**TO DO**
Would you return every entry below without a single difference?

**THE INPUT**
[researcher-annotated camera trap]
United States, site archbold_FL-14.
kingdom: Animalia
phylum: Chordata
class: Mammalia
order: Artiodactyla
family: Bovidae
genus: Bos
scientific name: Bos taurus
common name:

**RESPONSE AREA**
[researcher-annotated camera trap]
United States, site archbold_FL-14.
kingdom: Animalia
phylum: Chordata
class: Mammalia
order: Artiodactyla
family: Bovidae
genus: Bos
scientific name: Bos taurus
common name:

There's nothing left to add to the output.